Fransız mimar Maurice Padovani, Marsilya'daki Le Prado konutu için ilginç bir son tasarım yarattı. Kır evi, bugünkü görünümünü elde edene kadar birçok kez yeniden inşa edildi. Renk olarak evin tüm odaları beyaz ve kahverengi tonlarında tasarlanmış. Genellikle zıt renklerde yapılan duvar resimleri bile aynı aralıkta tasarlanmaktadır.
Büyük pencerelerden gelen bol güneş ışığı ve geniş bir terasa bakan cam duvar ile birlikte bu renk kombinasyonu, evi aydınlık ve neşeli kılıyor. Japonca karakterlere sahip asma yapılar, amaçları açık olmasına rağmen biraz yabancı görünüyor - birinci ve ikinci katların binalarını stilistik olarak birleştirmek. Ancak katı beyaz kirişlerle kombinasyon, sütunlar organik olarak çalışmadı. Ancak evdeki tüm merdivenler alışılmadık derecede orijinal ve güzel. İkinci kata çıkan asimetrik basamaklara sahip kavisli beyaz bir merdiven, hafif ve uyumlu görünüyor. Tavan arasına çıkan karanlık basamaklı duvar merdiveni, genel tasarım stiline mükemmel uyum sağlar.

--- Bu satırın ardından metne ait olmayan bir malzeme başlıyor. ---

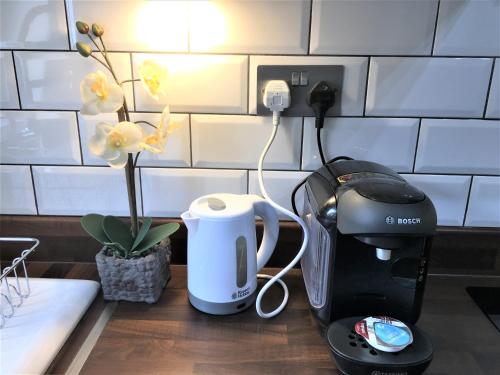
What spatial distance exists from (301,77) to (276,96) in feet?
0.20

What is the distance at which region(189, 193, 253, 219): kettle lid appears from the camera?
2.03 ft

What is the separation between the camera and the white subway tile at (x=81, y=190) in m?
0.80

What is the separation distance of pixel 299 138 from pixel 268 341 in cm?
38

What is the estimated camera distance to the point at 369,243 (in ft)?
1.66

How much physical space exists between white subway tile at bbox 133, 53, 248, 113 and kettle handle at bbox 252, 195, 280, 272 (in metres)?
0.20

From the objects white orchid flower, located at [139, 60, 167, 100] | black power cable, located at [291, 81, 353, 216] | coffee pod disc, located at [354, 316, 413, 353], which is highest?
white orchid flower, located at [139, 60, 167, 100]

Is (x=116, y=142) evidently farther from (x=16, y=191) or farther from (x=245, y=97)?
(x=16, y=191)

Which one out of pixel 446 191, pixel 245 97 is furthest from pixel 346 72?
pixel 446 191

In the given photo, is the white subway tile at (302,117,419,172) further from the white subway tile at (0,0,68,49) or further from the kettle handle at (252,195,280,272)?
the white subway tile at (0,0,68,49)

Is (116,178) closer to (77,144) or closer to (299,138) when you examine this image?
(77,144)

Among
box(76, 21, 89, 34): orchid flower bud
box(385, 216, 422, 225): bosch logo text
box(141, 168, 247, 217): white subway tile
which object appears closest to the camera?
box(385, 216, 422, 225): bosch logo text

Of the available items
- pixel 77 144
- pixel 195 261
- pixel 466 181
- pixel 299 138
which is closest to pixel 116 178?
pixel 77 144

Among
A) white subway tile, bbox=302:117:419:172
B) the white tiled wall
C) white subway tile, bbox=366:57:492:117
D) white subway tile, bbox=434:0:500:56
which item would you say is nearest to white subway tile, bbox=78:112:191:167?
the white tiled wall

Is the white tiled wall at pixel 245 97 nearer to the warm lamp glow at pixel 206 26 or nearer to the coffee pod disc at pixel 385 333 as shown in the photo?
the warm lamp glow at pixel 206 26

Çalışmada özgün tasarımın alçak şöminesine dikkat çekilmiştir. Tüm masa ve sandalyeler sıcak renklerde doğal ahşaptan yapılmıştır, şekilleri sade ama zariftir. Döşemeli mobilyalar, genel algıya müdahale etmeyen farklı nötr gri tonlarındaki tekstillerde döşenmiştir. Birinci kattaki salonda alçak ahşap masalar ve plastik sallanan sandalyeler çok orijinal görünüyor - genç bir ailede iki çocuğun olduğu hemen anlaşılıyor.
Geniş bir teras sabit mobilyalarla donatılmıştır ve çocukların açık hava oyunları için uyarlanmıştır. Dost canlısı mutlu bir aile için harika, güneşli bir daire çok parlak bir izlenim bırakıyor.